THE MEAT INDUSTRY: statement by Athena Tacha, October 1992
"... In this installation I am using large photographic transparencies interspersed with factual informational texts, hanging like drying negatives from taut wires that crisscross the entire space at eye-level. On the four walls of the gallery are attached real parts of the animals: dried chicken feet, pig ears, cattle horns and sheered sheep wool. The suspended photographic images and texts form a transparent maze/corral through which the spectator can circulate, looking at the now-visible, now-vanishing animals, while being confronted with their tangible remnants. The effect of the maze/prison evokes the situation of the entrapped animals, no longer able to lead a reasonably natural life in domestic farms, but destined to the same victimization as war camp prisoners. Ultimately, with increased Earth pollution and large scale famine, who will be the victims and the prisoners?"
(This work is a meditation on my public commission Corral, using the same farm animal images and configuration.)
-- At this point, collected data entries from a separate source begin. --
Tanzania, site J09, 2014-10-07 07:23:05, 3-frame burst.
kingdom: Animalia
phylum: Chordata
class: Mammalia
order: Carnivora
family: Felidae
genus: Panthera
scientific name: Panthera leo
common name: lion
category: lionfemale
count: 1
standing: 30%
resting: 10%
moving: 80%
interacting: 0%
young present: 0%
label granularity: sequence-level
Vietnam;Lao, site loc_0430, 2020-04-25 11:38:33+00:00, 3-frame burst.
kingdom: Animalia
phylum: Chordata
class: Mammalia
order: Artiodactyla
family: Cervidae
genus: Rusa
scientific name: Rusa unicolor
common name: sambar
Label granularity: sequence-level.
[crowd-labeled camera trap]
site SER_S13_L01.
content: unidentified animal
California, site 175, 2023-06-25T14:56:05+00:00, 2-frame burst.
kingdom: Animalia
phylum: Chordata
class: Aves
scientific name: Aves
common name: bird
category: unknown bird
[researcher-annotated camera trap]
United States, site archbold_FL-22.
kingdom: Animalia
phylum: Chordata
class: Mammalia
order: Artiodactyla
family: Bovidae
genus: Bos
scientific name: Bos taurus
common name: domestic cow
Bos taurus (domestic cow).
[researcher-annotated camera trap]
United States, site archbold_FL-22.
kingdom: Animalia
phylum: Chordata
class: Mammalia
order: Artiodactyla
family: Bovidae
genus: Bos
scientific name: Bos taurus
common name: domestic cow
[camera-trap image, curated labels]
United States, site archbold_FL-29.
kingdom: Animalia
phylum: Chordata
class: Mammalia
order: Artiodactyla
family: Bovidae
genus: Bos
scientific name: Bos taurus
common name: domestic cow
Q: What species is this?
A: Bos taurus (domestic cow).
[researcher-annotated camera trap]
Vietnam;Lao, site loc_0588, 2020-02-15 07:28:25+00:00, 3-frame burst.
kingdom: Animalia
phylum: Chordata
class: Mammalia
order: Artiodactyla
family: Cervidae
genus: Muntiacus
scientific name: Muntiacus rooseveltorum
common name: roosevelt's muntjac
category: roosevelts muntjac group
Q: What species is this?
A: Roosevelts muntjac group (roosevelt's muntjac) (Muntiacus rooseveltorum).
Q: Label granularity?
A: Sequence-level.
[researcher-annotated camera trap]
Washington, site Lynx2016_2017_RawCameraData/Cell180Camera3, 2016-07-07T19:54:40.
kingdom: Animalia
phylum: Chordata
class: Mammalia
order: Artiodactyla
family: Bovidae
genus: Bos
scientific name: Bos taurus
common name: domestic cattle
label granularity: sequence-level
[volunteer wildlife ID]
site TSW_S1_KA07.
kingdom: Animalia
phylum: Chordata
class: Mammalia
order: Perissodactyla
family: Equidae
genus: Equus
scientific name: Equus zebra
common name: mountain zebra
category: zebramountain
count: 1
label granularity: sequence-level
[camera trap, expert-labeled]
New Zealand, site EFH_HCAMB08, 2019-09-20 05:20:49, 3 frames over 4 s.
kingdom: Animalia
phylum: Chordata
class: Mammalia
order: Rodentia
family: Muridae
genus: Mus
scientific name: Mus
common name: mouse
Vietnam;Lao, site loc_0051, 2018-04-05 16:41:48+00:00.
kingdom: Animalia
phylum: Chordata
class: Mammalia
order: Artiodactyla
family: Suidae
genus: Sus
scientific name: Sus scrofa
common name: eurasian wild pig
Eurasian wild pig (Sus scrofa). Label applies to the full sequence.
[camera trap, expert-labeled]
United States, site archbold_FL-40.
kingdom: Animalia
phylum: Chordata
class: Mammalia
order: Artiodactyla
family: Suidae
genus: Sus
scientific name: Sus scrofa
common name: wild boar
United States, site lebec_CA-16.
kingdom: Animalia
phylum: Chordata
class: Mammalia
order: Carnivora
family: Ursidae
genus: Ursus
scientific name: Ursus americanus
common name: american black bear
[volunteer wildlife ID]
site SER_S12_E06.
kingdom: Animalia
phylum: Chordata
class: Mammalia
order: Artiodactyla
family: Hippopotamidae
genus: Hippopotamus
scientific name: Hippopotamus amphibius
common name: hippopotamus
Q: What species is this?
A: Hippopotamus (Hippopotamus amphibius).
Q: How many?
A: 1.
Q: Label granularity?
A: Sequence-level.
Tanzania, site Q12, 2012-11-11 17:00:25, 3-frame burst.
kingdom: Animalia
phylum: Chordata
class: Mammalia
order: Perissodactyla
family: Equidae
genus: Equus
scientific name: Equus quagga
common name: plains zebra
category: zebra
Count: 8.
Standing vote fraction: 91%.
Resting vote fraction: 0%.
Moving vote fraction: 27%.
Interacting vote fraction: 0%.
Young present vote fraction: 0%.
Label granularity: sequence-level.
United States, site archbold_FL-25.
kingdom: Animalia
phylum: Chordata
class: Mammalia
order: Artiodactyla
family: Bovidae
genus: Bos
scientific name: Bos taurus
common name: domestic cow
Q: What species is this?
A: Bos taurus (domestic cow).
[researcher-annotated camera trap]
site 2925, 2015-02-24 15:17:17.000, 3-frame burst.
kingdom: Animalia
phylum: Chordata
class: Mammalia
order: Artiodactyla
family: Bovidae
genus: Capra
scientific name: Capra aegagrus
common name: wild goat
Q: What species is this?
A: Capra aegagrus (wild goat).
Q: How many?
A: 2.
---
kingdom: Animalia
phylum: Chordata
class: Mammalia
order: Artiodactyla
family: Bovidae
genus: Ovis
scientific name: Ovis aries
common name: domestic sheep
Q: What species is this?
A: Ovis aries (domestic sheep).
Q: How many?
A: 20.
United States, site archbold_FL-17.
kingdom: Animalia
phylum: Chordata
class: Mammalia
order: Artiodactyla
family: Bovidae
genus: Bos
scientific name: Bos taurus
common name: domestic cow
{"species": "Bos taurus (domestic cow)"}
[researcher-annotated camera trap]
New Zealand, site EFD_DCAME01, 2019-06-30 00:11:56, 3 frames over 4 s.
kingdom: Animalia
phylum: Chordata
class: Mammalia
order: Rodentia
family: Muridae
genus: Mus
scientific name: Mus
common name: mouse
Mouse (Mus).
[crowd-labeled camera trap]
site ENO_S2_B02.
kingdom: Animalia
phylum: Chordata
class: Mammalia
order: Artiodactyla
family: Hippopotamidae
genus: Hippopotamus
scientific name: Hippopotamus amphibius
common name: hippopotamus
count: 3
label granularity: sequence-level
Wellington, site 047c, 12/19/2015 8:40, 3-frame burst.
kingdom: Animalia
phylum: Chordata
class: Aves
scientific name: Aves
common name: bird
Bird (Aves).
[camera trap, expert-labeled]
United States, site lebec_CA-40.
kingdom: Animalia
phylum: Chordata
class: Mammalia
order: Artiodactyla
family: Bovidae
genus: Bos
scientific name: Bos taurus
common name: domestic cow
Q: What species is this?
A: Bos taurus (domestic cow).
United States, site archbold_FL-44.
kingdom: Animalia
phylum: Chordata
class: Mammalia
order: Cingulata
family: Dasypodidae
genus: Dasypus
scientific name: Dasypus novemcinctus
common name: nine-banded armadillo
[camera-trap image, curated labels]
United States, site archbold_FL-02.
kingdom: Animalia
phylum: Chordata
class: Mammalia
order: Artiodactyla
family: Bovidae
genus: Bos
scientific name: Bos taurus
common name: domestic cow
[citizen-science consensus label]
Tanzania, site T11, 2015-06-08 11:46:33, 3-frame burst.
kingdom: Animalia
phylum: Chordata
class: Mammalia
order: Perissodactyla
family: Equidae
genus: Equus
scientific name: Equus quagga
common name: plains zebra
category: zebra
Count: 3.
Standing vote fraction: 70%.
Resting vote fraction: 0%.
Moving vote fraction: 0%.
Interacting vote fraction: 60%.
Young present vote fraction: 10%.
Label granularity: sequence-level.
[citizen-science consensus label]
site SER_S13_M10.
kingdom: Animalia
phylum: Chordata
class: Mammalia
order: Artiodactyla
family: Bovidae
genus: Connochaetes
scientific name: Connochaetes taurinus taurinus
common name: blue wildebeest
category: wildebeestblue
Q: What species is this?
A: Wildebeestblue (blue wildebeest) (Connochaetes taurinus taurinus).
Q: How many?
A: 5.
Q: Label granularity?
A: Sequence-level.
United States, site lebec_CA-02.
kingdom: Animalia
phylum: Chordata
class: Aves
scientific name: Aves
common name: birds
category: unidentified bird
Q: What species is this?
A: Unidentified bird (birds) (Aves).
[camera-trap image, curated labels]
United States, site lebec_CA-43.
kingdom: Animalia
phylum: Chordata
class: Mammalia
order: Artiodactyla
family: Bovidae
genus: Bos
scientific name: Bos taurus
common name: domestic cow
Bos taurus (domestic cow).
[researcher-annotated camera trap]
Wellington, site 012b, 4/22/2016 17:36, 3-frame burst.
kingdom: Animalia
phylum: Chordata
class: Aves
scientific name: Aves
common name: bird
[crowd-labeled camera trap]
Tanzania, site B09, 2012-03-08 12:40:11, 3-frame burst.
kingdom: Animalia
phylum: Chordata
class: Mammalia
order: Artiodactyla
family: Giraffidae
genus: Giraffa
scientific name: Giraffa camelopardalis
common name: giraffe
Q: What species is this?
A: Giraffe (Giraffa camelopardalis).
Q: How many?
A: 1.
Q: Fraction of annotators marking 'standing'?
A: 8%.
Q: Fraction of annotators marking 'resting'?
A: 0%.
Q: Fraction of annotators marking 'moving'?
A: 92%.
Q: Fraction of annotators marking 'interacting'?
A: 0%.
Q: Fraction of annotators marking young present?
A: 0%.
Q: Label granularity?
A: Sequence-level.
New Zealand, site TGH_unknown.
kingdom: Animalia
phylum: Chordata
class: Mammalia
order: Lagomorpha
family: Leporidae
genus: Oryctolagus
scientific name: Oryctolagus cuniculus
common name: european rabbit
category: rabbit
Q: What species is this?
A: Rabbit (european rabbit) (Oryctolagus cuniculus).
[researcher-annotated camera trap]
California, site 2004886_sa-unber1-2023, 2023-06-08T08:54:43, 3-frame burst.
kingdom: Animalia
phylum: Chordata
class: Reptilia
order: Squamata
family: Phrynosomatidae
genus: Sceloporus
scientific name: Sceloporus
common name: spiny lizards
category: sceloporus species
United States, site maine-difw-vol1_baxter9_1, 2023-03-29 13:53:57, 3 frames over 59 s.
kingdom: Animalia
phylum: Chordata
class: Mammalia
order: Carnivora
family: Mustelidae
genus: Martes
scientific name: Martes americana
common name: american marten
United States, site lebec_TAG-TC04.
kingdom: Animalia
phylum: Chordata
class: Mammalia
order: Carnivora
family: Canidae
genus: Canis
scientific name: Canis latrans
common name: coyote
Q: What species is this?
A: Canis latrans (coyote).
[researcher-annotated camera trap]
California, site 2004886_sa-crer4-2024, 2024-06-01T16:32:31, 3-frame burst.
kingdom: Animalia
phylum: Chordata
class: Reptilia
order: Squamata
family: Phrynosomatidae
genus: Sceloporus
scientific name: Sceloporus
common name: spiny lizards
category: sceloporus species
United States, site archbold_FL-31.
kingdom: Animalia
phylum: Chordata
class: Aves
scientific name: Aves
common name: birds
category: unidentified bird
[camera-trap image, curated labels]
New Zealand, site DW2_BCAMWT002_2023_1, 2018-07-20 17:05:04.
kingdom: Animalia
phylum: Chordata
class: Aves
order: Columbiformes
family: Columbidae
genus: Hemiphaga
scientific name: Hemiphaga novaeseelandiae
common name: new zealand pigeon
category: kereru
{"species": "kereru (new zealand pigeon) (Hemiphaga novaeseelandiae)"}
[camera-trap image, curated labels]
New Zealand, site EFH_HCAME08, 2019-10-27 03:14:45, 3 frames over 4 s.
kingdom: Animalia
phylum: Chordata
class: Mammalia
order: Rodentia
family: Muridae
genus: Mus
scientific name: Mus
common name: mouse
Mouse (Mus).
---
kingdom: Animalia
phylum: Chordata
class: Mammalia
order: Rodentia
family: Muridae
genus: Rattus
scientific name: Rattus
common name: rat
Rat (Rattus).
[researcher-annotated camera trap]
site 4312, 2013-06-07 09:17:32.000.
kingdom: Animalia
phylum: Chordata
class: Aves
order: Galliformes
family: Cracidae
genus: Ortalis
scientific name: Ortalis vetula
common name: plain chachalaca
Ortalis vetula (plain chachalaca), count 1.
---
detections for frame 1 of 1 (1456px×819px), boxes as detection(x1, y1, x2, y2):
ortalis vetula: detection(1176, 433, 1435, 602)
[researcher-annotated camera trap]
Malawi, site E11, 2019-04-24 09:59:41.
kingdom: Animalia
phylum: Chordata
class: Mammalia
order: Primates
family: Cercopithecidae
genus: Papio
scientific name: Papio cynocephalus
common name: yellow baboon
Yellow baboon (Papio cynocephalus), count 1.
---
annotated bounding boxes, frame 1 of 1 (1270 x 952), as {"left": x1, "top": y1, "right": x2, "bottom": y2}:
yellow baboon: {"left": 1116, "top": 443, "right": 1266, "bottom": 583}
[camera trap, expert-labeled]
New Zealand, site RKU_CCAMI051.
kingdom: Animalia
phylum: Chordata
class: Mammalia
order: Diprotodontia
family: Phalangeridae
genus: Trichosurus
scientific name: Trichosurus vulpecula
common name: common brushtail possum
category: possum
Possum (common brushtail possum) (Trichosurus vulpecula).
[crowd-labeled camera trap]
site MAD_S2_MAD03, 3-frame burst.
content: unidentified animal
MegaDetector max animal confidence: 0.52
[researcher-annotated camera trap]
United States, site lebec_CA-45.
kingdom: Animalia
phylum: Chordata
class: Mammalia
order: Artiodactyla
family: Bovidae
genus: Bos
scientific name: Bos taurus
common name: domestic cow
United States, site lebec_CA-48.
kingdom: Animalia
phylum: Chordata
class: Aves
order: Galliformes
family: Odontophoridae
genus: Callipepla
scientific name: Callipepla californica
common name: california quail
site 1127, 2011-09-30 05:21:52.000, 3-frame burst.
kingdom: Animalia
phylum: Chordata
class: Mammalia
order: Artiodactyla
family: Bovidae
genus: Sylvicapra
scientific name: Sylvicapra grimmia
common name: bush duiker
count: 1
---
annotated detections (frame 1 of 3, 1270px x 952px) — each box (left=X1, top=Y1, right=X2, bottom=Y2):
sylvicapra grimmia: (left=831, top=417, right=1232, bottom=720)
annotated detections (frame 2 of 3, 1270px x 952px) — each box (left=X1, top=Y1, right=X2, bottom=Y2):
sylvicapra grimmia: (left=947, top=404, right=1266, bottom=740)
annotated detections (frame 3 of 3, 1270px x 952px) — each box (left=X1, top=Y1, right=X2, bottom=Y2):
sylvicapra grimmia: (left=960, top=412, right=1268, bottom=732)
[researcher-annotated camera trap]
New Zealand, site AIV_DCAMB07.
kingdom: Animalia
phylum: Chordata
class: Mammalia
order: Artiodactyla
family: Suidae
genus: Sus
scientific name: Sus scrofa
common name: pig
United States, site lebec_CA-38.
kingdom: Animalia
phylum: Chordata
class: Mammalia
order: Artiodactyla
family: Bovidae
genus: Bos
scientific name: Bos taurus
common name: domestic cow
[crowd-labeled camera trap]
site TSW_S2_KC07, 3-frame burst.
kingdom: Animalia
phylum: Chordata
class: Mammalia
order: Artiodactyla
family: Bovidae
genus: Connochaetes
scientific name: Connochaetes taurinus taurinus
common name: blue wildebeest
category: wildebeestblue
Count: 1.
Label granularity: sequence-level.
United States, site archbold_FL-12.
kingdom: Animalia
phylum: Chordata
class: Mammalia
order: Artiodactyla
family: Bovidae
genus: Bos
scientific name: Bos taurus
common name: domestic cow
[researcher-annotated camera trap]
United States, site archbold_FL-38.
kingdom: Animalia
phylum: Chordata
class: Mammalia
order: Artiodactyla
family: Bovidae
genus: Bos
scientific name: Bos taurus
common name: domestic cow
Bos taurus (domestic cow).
Selected texts below (source: Environmental Action Newsletter, May-June, 1990):
In the U.S. alone, five and a half billion chickens are raised for eating every year, and they typically are crowded into long sheds with 25,000 birds, where each chicken can move so little that it often grows crooked (I have eaten many such chicken with a leg or wing considerably larger than the other, or with a crooked spine). Crowding, rough handling, mutilation, force-feeding, genetic manipulation and loss of offspring are standard operating procedures in factory farming.
Moreover, intensive breeding practices and mechanized slaughter use excessive amounts of natural and energy resources, and generate high levels of pollution. It takes 4.5 pounds of grain to produce one pound of beef. The poultry industry uses an average of 5.5 gallons of water for every bird processed. Some 15% of global methane (which counts for 18% of the global warming effect) comes from livestock. U.S. livestock produces five times more harmful organic water pollutants than people do, and twice more than industry. To quote Alex Hershaft of FARM, "in terms of impact on the planet, animal agriculture is second only to nuclear war... We won't solve our pollution problems, particularly water and solid waste, until we change our food system."
An equally disturbing side-effect of the meat industry is its consequences for world hunger. In only one year (1979), 145 million tons of grain and soy bean were fed to beef cattle, fowl and hogs in the U.S. alone. More than half of the U.S. cropland is devoted to growing livestock feed, and half of the country's land is classified by the government as grazing area. What are the implications of this for the world at large? One other set of statistics makes this evident: If the present world's food supply were divided equally with a grain diet, six billion people could be fed. If 10% of calories came from animal sources, only 4 billion people could be fed. If 30% of calories came from animals, only 2.5 billion people could be fed. Clearly, with the rate of the Earth's population expansion, only a general vegetarian diet would avoid world famines.